GIVEN DATA:
-------
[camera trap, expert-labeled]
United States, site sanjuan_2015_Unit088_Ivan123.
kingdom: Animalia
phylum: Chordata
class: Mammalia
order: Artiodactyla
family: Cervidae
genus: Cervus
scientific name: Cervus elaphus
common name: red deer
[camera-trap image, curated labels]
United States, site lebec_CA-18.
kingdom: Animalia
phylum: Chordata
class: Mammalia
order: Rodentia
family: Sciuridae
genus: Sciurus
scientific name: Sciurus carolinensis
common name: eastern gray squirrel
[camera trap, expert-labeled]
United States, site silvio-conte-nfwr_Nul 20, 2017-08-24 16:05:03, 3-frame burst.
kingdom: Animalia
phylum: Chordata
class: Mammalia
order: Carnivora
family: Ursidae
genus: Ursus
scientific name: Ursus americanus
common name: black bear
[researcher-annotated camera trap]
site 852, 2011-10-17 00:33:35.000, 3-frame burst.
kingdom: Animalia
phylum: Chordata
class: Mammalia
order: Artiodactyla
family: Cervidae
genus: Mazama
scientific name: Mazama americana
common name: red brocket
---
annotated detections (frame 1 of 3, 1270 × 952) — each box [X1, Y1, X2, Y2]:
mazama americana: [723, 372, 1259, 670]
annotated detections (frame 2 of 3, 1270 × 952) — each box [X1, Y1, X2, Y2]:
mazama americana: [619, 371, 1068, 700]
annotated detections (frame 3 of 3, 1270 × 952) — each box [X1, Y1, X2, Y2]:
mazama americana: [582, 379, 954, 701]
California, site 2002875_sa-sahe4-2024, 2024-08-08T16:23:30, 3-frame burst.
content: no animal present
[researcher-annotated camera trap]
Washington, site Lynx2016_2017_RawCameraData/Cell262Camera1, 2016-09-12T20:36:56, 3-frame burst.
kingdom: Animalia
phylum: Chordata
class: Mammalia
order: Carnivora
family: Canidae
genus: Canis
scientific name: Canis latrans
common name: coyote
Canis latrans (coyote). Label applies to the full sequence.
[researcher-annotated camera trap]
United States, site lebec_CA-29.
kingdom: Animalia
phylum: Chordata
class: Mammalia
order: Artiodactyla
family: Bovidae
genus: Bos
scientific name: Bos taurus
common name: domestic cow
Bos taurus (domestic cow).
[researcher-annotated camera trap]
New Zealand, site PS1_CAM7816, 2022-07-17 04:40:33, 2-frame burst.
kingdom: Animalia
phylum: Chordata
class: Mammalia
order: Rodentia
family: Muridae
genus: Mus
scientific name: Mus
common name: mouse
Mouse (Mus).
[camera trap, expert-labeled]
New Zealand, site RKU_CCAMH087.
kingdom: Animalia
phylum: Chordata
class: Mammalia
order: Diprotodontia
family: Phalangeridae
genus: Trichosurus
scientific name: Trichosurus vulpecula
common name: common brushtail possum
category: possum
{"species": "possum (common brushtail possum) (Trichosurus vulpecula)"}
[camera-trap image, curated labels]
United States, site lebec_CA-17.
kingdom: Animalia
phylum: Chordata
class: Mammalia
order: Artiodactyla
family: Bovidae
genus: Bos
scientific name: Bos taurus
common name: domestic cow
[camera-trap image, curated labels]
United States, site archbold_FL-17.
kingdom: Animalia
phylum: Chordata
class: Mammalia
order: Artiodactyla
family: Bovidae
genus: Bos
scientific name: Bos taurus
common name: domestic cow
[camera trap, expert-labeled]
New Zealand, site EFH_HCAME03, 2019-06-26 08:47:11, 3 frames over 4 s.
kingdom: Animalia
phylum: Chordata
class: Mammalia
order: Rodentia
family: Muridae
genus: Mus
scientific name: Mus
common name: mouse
-------
TASK DIRECTIONS:
Reproduce the data. Keep it exact.

RESPONSE BOX:
[camera trap, expert-labeled]
United States, site sanjuan_2015_Unit088_Ivan123.
kingdom: Animalia
phylum: Chordata
class: Mammalia
order: Artiodactyla
family: Cervidae
genus: Cervus
scientific name: Cervus elaphus
common name: red deer
[camera-trap image, curated labels]
United States, site lebec_CA-18.
kingdom: Animalia
phylum: Chordata
class: Mammalia
order: Rodentia
family: Sciuridae
genus: Sciurus
scientific name: Sciurus carolinensis
common name: eastern gray squirrel
[camera trap, expert-labeled]
United States, site silvio-conte-nfwr_Nul 20, 2017-08-24 16:05:03, 3-frame burst.
kingdom: Animalia
phylum: Chordata
class: Mammalia
order: Carnivora
family: Ursidae
genus: Ursus
scientific name: Ursus americanus
common name: black bear
[researcher-annotated camera trap]
site 852, 2011-10-17 00:33:35.000, 3-frame burst.
kingdom: Animalia
phylum: Chordata
class: Mammalia
order: Artiodactyla
family: Cervidae
genus: Mazama
scientific name: Mazama americana
common name: red brocket
---
annotated detections (frame 1 of 3, 1270 × 952) — each box [X1, Y1, X2, Y2]:
mazama americana: [723, 372, 1259, 670]
annotated detections (frame 2 of 3, 1270 × 952) — each box [X1, Y1, X2, Y2]:
mazama americana: [619, 371, 1068, 700]
annotated detections (frame 3 of 3, 1270 × 952) — each box [X1, Y1, X2, Y2]:
mazama americana: [582, 379, 954, 701]
California, site 2002875_sa-sahe4-2024, 2024-08-08T16:23:30, 3-frame burst.
content: no animal present
[researcher-annotated camera trap]
Washington, site Lynx2016_2017_RawCameraData/Cell262Camera1, 2016-09-12T20:36:56, 3-frame burst.
kingdom: Animalia
phylum: Chordata
class: Mammalia
order: Carnivora
family: Canidae
genus: Canis
scientific name: Canis latrans
common name: coyote
Canis latrans (coyote). Label applies to the full sequence.
[researcher-annotated camera trap]
United States, site lebec_CA-29.
kingdom: Animalia
phylum: Chordata
class: Mammalia
order: Artiodactyla
family: Bovidae
genus: Bos
scientific name: Bos taurus
common name: domestic cow
Bos taurus (domestic cow).
[researcher-annotated camera trap]
New Zealand, site PS1_CAM7816, 2022-07-17 04:40:33, 2-frame burst.
kingdom: Animalia
phylum: Chordata
class: Mammalia
order: Rodentia
family: Muridae
genus: Mus
scientific name: Mus
common name: mouse
Mouse (Mus).
[camera trap, expert-labeled]
New Zealand, site RKU_CCAMH087.
kingdom: Animalia
phylum: Chordata
class: Mammalia
order: Diprotodontia
family: Phalangeridae
genus: Trichosurus
scientific name: Trichosurus vulpecula
common name: common brushtail possum
category: possum
{"species": "possum (common brushtail possum) (Trichosurus vulpecula)"}
[camera-trap image, curated labels]
United States, site lebec_CA-17.
kingdom: Animalia
phylum: Chordata
class: Mammalia
order: Artiodactyla
family: Bovidae
genus: Bos
scientific name: Bos taurus
common name: domestic cow
[camera-trap image, curated labels]
United States, site archbold_FL-17.
kingdom: Animalia
phylum: Chordata
class: Mammalia
order: Artiodactyla
family: Bovidae
genus: Bos
scientific name: Bos taurus
common name: domestic cow
[camera trap, expert-labeled]
New Zealand, site EFH_HCAME03, 2019-06-26 08:47:11, 3 frames over 4 s.
kingdom: Animalia
phylum: Chordata
class: Mammalia
order: Rodentia
family: Muridae
genus: Mus
scientific name: Mus
common name: mouse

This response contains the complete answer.